Mehr als jeder zweite Deutsche sagt, dass sich das Gesundheitswesen in den kommenden zehn Jahren verschlechtern wird. Zudem haben die Bürger kaum Vertrauen in die Politik, die aktuellen gesundheitspolitischen Probleme zu lösen.

Die Mehrheit der Deutschen (57 Prozent) sagt, dass das deutsche Gesundheitswesen in zehn Jahren schlechter sein wird als heute.
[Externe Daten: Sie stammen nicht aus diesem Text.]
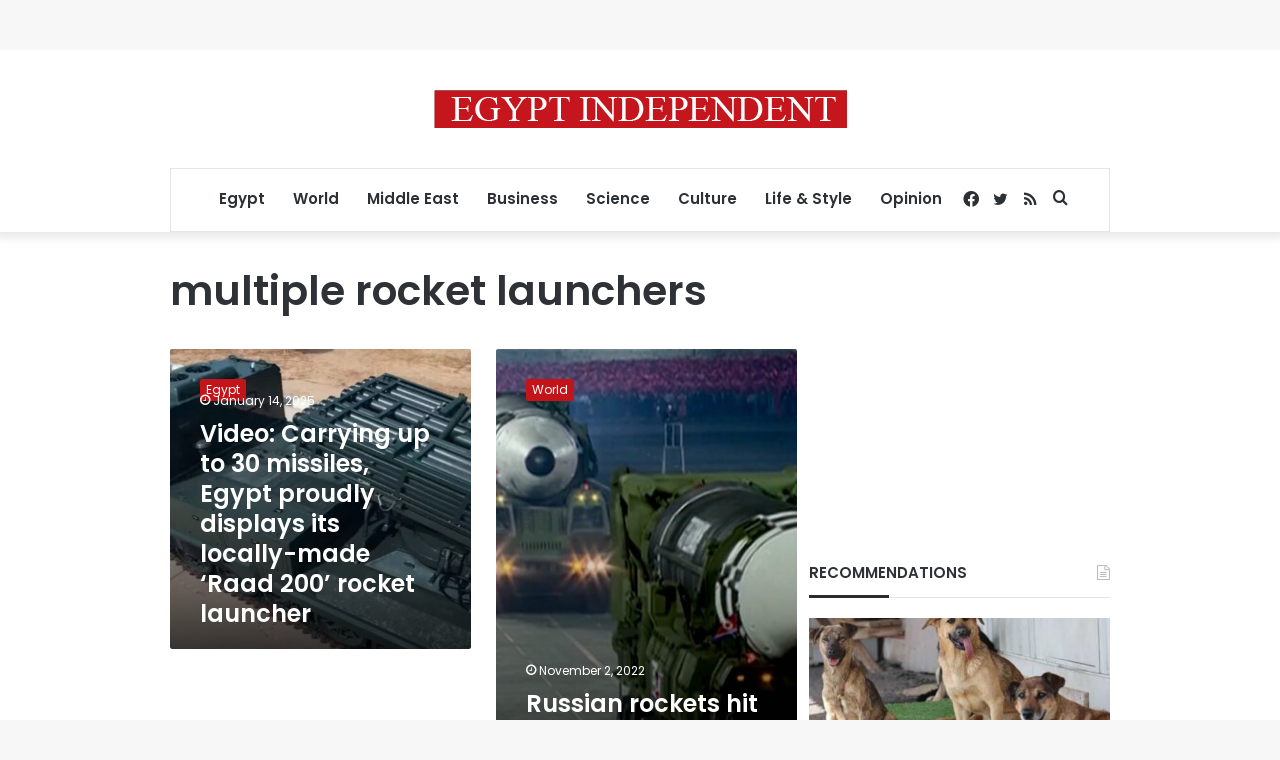

--- FILE ---
content_type: text/html; charset=utf-8
request_url: https://www.google.com/recaptcha/api2/aframe
body_size: 265
content:
<!DOCTYPE HTML><html><head><meta http-equiv="content-type" content="text/html; charset=UTF-8"></head><body><script nonce="UkeaaT-x_xnReofbr3Eupw">/** Anti-fraud and anti-abuse applications only. See google.com/recaptcha */ try{var clients={'sodar':'https://pagead2.googlesyndication.com/pagead/sodar?'};window.addEventListener("message",function(a){try{if(a.source===window.parent){var b=JSON.parse(a.data);var c=clients[b['id']];if(c){var d=document.createElement('img');d.src=c+b['params']+'&rc='+(localStorage.getItem("rc::a")?sessionStorage.getItem("rc::b"):"");window.document.body.appendChild(d);sessionStorage.setItem("rc::e",parseInt(sessionStorage.getItem("rc::e")||0)+1);localStorage.setItem("rc::h",'1768467435309');}}}catch(b){}});window.parent.postMessage("_grecaptcha_ready", "*");}catch(b){}</script></body></html>

--- FILE ---
content_type: application/javascript; charset=utf-8
request_url: https://fundingchoicesmessages.google.com/f/AGSKWxXo3-ntjhSLjH__qj92s5-aifE7uRXG_kyiaupsCiT_GbEu7KYnT4glK3w1j7Nqj4UkFh7AD1zc-a_odqDanSROR3nIYWhuJ8SrLLrne7GtKAcOLQdCkIQWA9xLhietCWEaMdIdlruxeYp27QitX9LaORBwPyIS-7y151Hcm3n4Z_4vxFNDo8kpumH6/_/ban728x90._adrotator./globalads-/advert35./intelliad.
body_size: -1292
content:
window['96ac93b9-06f1-4d41-a0f8-45fa28eca6c8'] = true;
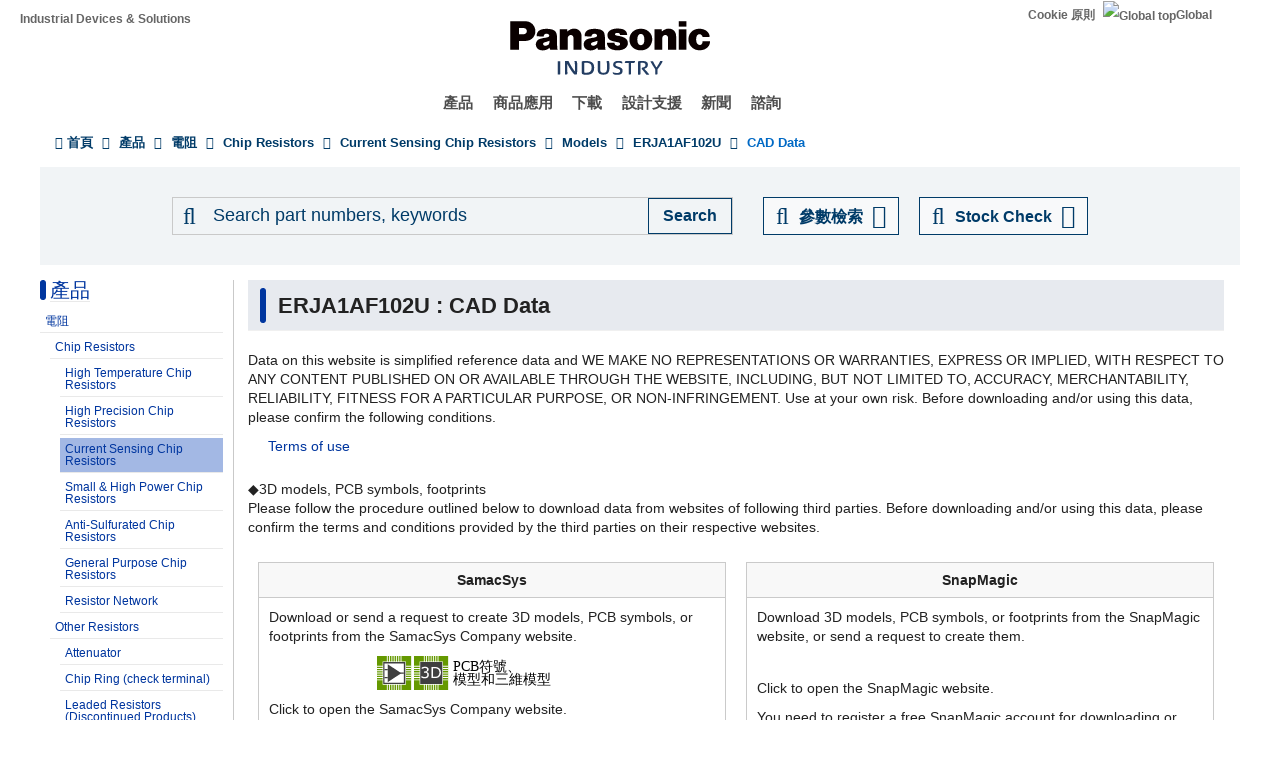

--- FILE ---
content_type: application/x-javascript; charset=utf-8
request_url: https://cookie.sync.usonar.jp/v1/cs?url=https%3A%2F%2Findustrial.panasonic.com%2Ftw%2Fproducts%2Fpt%2Fcurrent-sensing-chip-resistors%2Fmodels%2FERJA1AF102U%2Fcad&ref=&cb_name=usonarCallback&uuid=97ba1a3d-5ce0-4b0c-97aa-a22e8ed0d9f9&client_id=9x5BpEgjqFW6P6jN&v=1.0.0&cookies=%7B%22_gcl_au%22%3A%221.1.1349286538.1768628506%22%7D&cb=1768628507929
body_size: 119
content:
usonarCallback({"uuid":"97ba1a3d-5ce0-4b0c-97aa-a22e8ed0d9f9"})
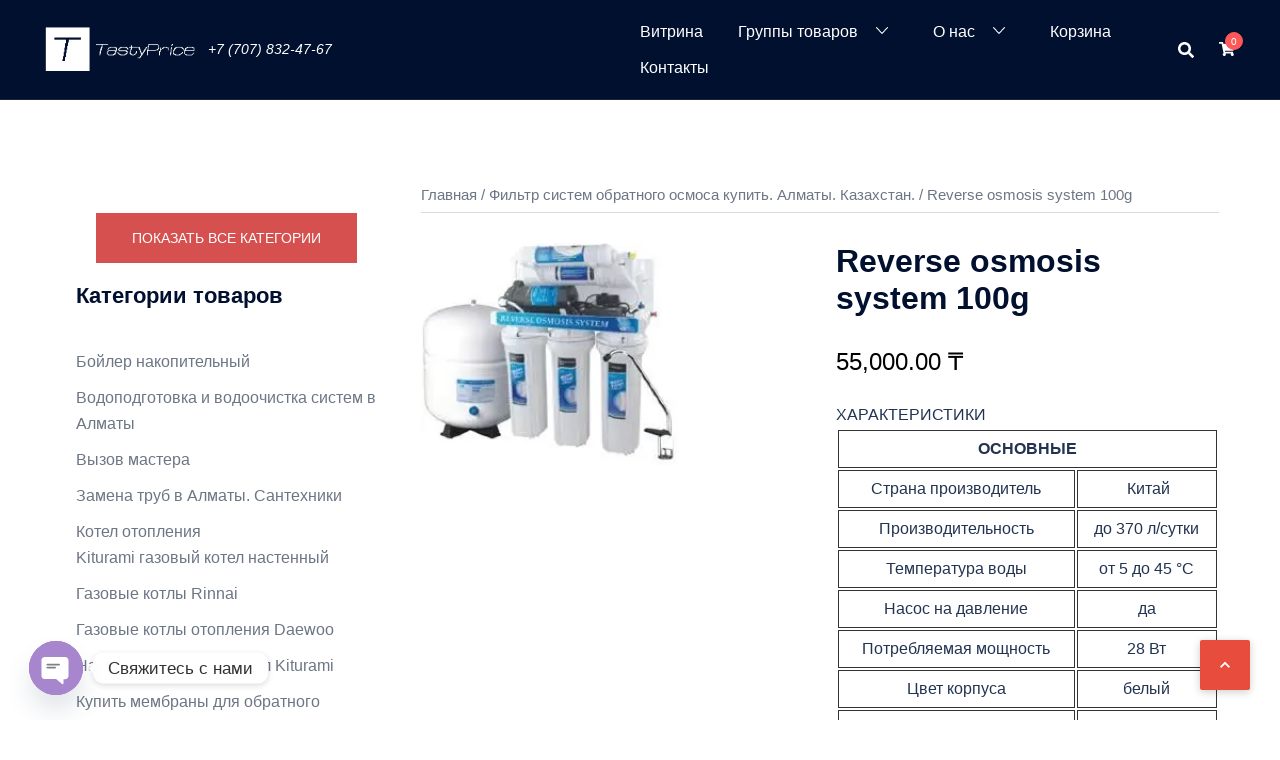

--- FILE ---
content_type: text/css
request_url: https://tastyprice.kz/wp-content/cache/autoptimize/css/autoptimize_single_8ef48b02f2d9cdb09d60001d877123a6.css?ver=1.0
body_size: 973
content:
*,*:before,*:after{box-sizing:border-box}#metaslider-id-56{max-width:100% !important;width:100% !important;margin:0 auto !important;padding:0 !important}#metaslider-id-56 img{width:100% !important;max-height:600px}.container{width:100%;max-width:1600px;margin:0 auto;padding:0 45px}.container-with-sidebar{display:flex;flex-wrap:nowrap;align-items:flex-start;max-width:1400px;margin:0 auto;padding:0 16px;gap:20px;overflow:hidden}.content-area{flex:1 1 auto;min-width:0}.widget-area{flex:0 0 300px;max-width:360px}.term-description{width:100%;max-width:1000px;margin:0 auto}.woocommerce ul.products,.woocommerce-page ul.products{width:100%;max-width:1200px;margin:0 auto}.widget-area.col-md-3{width:100% !important}.cat-item a{display:block;max-width:300px;color:#6d7685}.children{list-style-type:none}.product-categories{list-style-type:none}.widget-content-wrapper{overflow:hidden;transition:max-height .3s ease;position:relative}.widget-content-wrapper.expanded{max-height:3000px}.accordion-toggle{display:block;margin:0 auto;margin-bottom:20px}@media (min-width:1025px){.widget-content-wrapper{max-height:1020px}}@media (max-width:1076px){.container-with-sidebar{flex-direction:column}.content-area{order:1}.widget-area{order:2;width:100%;max-width:100%}}@media (max-width:1076px){.widget-content-wrapper{max-height:0}.widget-content-wrapper.expanded{max-height:2000px}}.header-wp{display:flex;align-items:center;justify-content:space-between;flex-wrap:nowrap;gap:10px}.header-wp .logo-link,.header-wp .phone-link{flex-shrink:0;z-index:2;position:relative}.header-wp .phone-link{font-size:14px;color:#fff;white-space:nowrap;text-decoration:none;pointer-events:auto}.logo-link img{height:48px;width:auto}.phone-link{font-style:italic}@media (max-width:768px){.header-wp{flex-direction:row;justify-content:space-between}.header-wp .logo-link img{height:32px;margin-left:0}.header-wp .phone-link{font-size:13px}}.shfb-component-mobile_hamburger .menu-toggle svg{fill:#fff !important}.woocommerce-product-gallery__wrapper{width:67%}.shfb-mobile_offcanvas{left:auto !important;right:0 !important;transform:translateX(100%);transition:transform .3s ease}.shfb-mobile_offcanvas.toggled{transform:translateX(0%) !important}#mainnav ul{padding:50px 0 0}.dropdown-symbol{display:inline-flex;align-items:center;justify-content:center;min-width:32px;min-height:32px;padding:8px;cursor:pointer}.sydney-offcanvas-menu #mainnav .menu-item-has-children a{width:calc(100% - 44px)}.site-footer{background-color:#f5f5f5 !important}.site-footer,.site-footer a{color:#000 !important}.text_company{color:#233452 !important;padding-top:20px}.contacts-accordion-widget{display:flex;flex-direction:column;align-items:flex-end;margin-top:20px;width:100%}.contacts-accordion{width:300px}.contacts-accordion .accordion-toggle{width:100%;text-align:center;padding:10px;background-color:#d65050;color:#fff;border:none;border-radius:4px;cursor:pointer;transition:background-color .2s ease}.contacts-accordion .accordion-toggle:hover{background-color:#c13b35}.contacts-accordion .accordion-content{background-color:#f9f9f9;padding:15px 20px;border:1px solid #ddd;border-radius:6px;box-sizing:border-box;width:100%;display:none;transition:all .3s ease}@media (max-width:1077px){.contacts-accordion-widget{align-items:center}.contacts-accordion{width:100%;max-width:320px}}img{max-width:100%;height:auto;display:block}p,h1,h2,h3,h4,h5,h6{word-wrap:break-word;overflow-wrap:break-word}body{overflow-x:hidden}p,h1,h2,h3,h4,h5,h6{word-wrap:break-word;overflow-wrap:break-word}body{overflow-x:hidden}

--- FILE ---
content_type: application/x-javascript
request_url: https://tastyprice.kz/wp-content/cache/autoptimize/js/autoptimize_single_eaecc0fe9c5d52f3bd81d1d5ee5f7d84.js
body_size: 253
content:
document.addEventListener("DOMContentLoaded",function(){const categoryToggles=document.querySelectorAll(".accordion-toggle");const categoryContents=document.querySelectorAll(".widget-content-wrapper");categoryToggles.forEach((toggle,index)=>{const content=categoryContents[index];if(toggle&&content){toggle.addEventListener("click",function(){const expanded=this.getAttribute("aria-expanded")==="true";this.setAttribute("aria-expanded",!expanded);content.classList.toggle("expanded");this.textContent=expanded?"Показать все категории":"Скрыть категории";});if(window.innerWidth<=768){content.classList.remove("expanded");}}});setTimeout(()=>{const contactToggles=document.querySelectorAll(".contacts-accordion .accordion-toggle");const contactContents=document.querySelectorAll(".contacts-accordion .accordion-content");contactToggles.forEach((toggle,index)=>{const content=contactContents[index];if(toggle&&content){toggle.addEventListener("click",function(){content.style.display=content.style.display==="none"?"block":"none";});}});},500);});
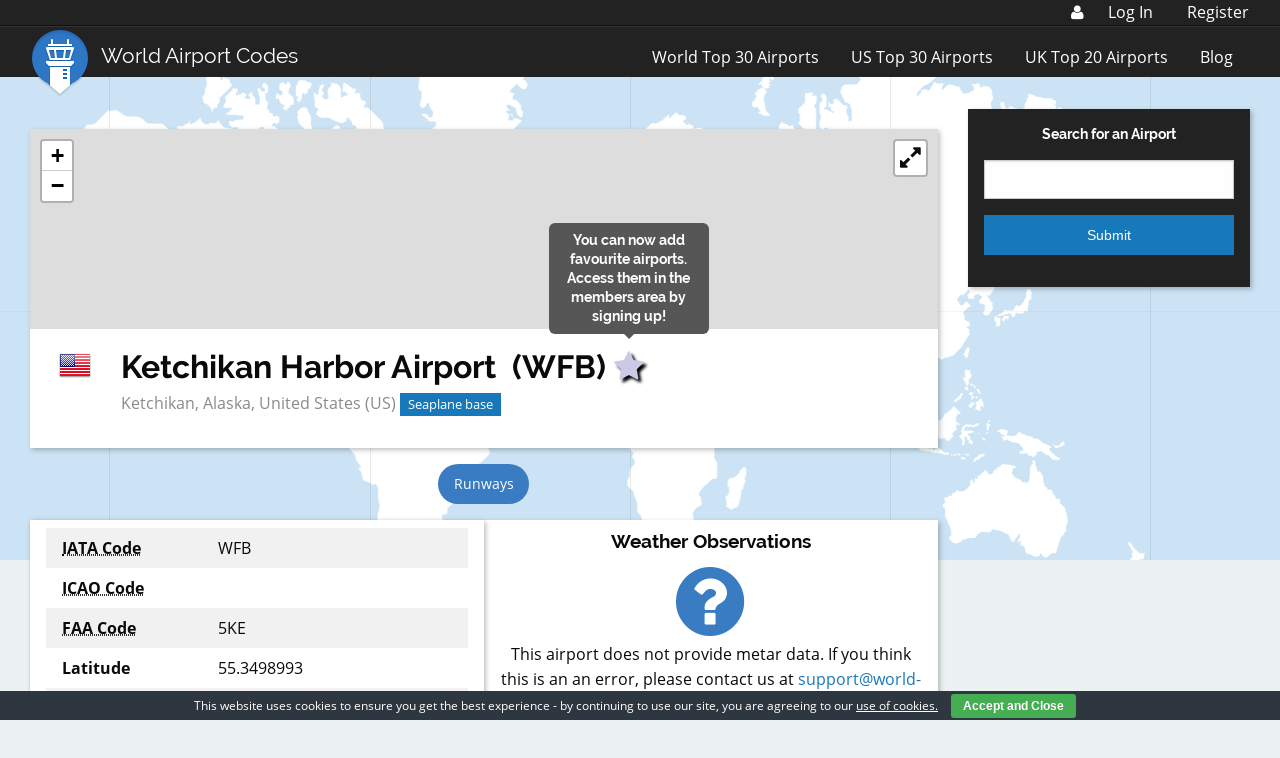

--- FILE ---
content_type: text/html; charset=utf-8
request_url: https://www.google.com/recaptcha/api2/aframe
body_size: 267
content:
<!DOCTYPE HTML><html><head><meta http-equiv="content-type" content="text/html; charset=UTF-8"></head><body><script nonce="dzzPhCOyIw1OG8QatPYvww">/** Anti-fraud and anti-abuse applications only. See google.com/recaptcha */ try{var clients={'sodar':'https://pagead2.googlesyndication.com/pagead/sodar?'};window.addEventListener("message",function(a){try{if(a.source===window.parent){var b=JSON.parse(a.data);var c=clients[b['id']];if(c){var d=document.createElement('img');d.src=c+b['params']+'&rc='+(localStorage.getItem("rc::a")?sessionStorage.getItem("rc::b"):"");window.document.body.appendChild(d);sessionStorage.setItem("rc::e",parseInt(sessionStorage.getItem("rc::e")||0)+1);localStorage.setItem("rc::h",'1769748025057');}}}catch(b){}});window.parent.postMessage("_grecaptcha_ready", "*");}catch(b){}</script></body></html>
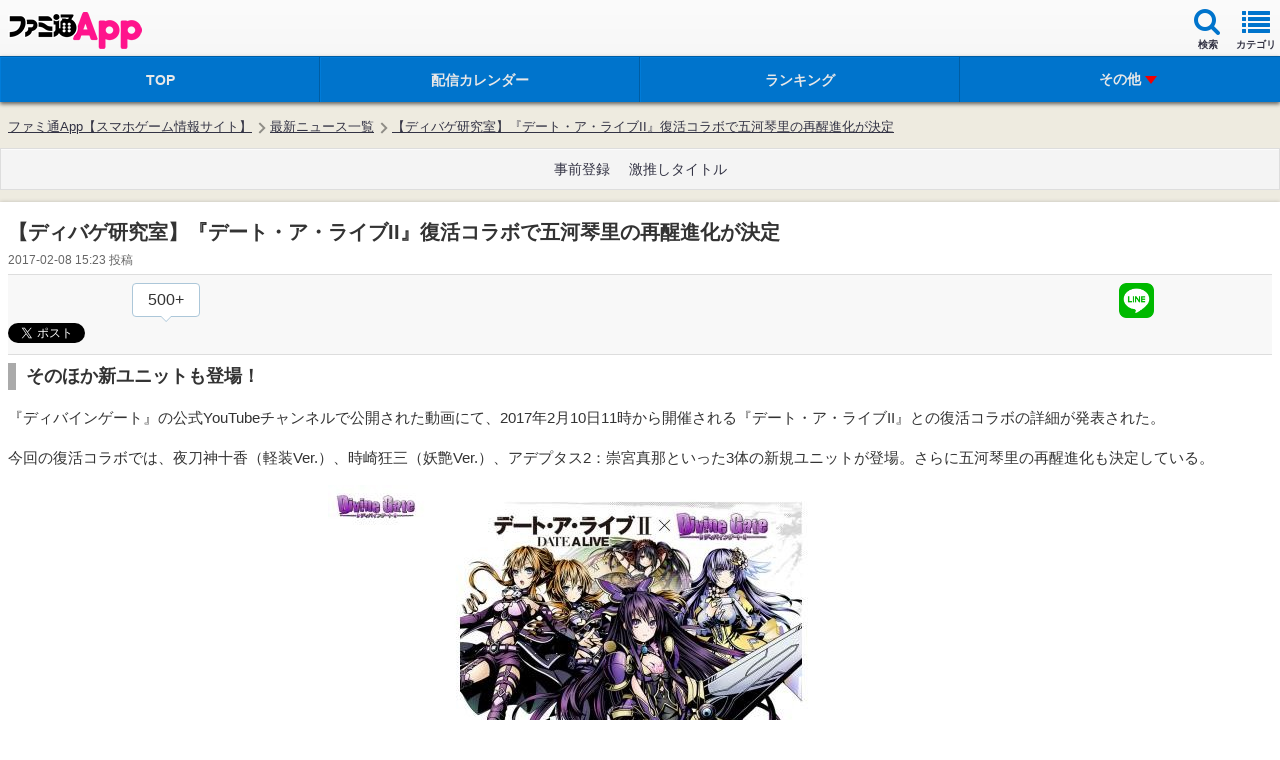

--- FILE ---
content_type: text/html; charset=utf-8
request_url: https://www.google.com/recaptcha/api2/aframe
body_size: 268
content:
<!DOCTYPE HTML><html><head><meta http-equiv="content-type" content="text/html; charset=UTF-8"></head><body><script nonce="pGSfXmWhEQvCcJFko_6ORQ">/** Anti-fraud and anti-abuse applications only. See google.com/recaptcha */ try{var clients={'sodar':'https://pagead2.googlesyndication.com/pagead/sodar?'};window.addEventListener("message",function(a){try{if(a.source===window.parent){var b=JSON.parse(a.data);var c=clients[b['id']];if(c){var d=document.createElement('img');d.src=c+b['params']+'&rc='+(localStorage.getItem("rc::a")?sessionStorage.getItem("rc::b"):"");window.document.body.appendChild(d);sessionStorage.setItem("rc::e",parseInt(sessionStorage.getItem("rc::e")||0)+1);localStorage.setItem("rc::h",'1768670410207');}}}catch(b){}});window.parent.postMessage("_grecaptcha_ready", "*");}catch(b){}</script></body></html>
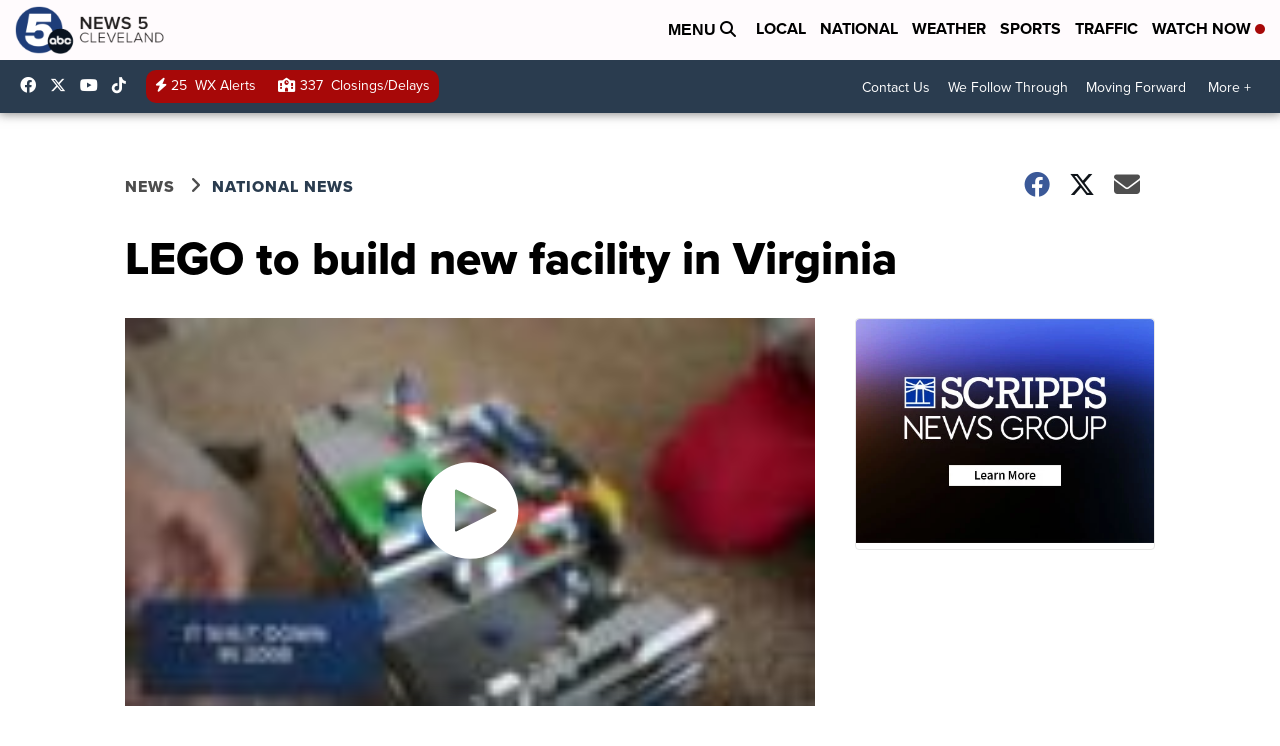

--- FILE ---
content_type: application/javascript; charset=utf-8
request_url: https://fundingchoicesmessages.google.com/f/AGSKWxWF_ytE0FHgMxDOyB6YBIac7dL1zgaL-UL4q8ShI9DoC5Z8b3yzfO-7xEY-JYGaamlOwVMQEbJvd-iywDOa4AcJv320QfoucbwKZDEIcSnPAtlscMjYOSTp3Wt3zicMLKcUV9bxqlcKZWf13MsiahLximg9Fw-kISTcREkg4B0xB8A5Uh2WMD3Wi6h5/_/advert31./googleadsmodule./newAdsScript./125x125_banner.-ads/img/
body_size: -1285
content:
window['f91cb129-a24e-4369-8446-91b1743501ef'] = true;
Nur 16 Prozent der Bundesbürger erwarten eine Verbesserung des Gesundheitswesens, so eine aktuelle Umfrage des Bundesverbandes der Arzneimittel-Hersteller (BAH).

Die Bürger haben kaum Vertrauen in die Politik, die aktuellen gesundheitspolitischen Probleme zu lösen. Nahezu 40 Prozent der Bevölkerung wissen nicht, welcher Partei sie dies am ehesten zutrauen würden.

„Deshalb fordern wir umso eindringlicher den im Koalitionsvertrag von CDU/CSU und SPD angekündigten ressortübergreifenden Dialog mit den Beteiligten im Gesundheitswesen ein“, sagt BAH-Hauptgeschäftsführer Martin Weiser.

Einerseits wolle der BAH die Bürger bestmöglich und sicher mit Arzneimitteln versorgen. Andererseits gehe es um den Wirtschaftsstandort Deutschland und hochqualifizierte Arbeitsplätze.

Der Deutsche Gesundheitsindex im Rahmen des BAH- Gesundheitsmonitors, der das Gesundheits- und Wohlbefinden der Deutschen auf einer Scala von 1 bis 10 darstellt, lag in den ersten drei Erhebungswellen stabil bei 6,8. In der jüngsten Befragungswelle hat der Gesundheitsindex leicht zugenommen auf einen Wert von 6,9.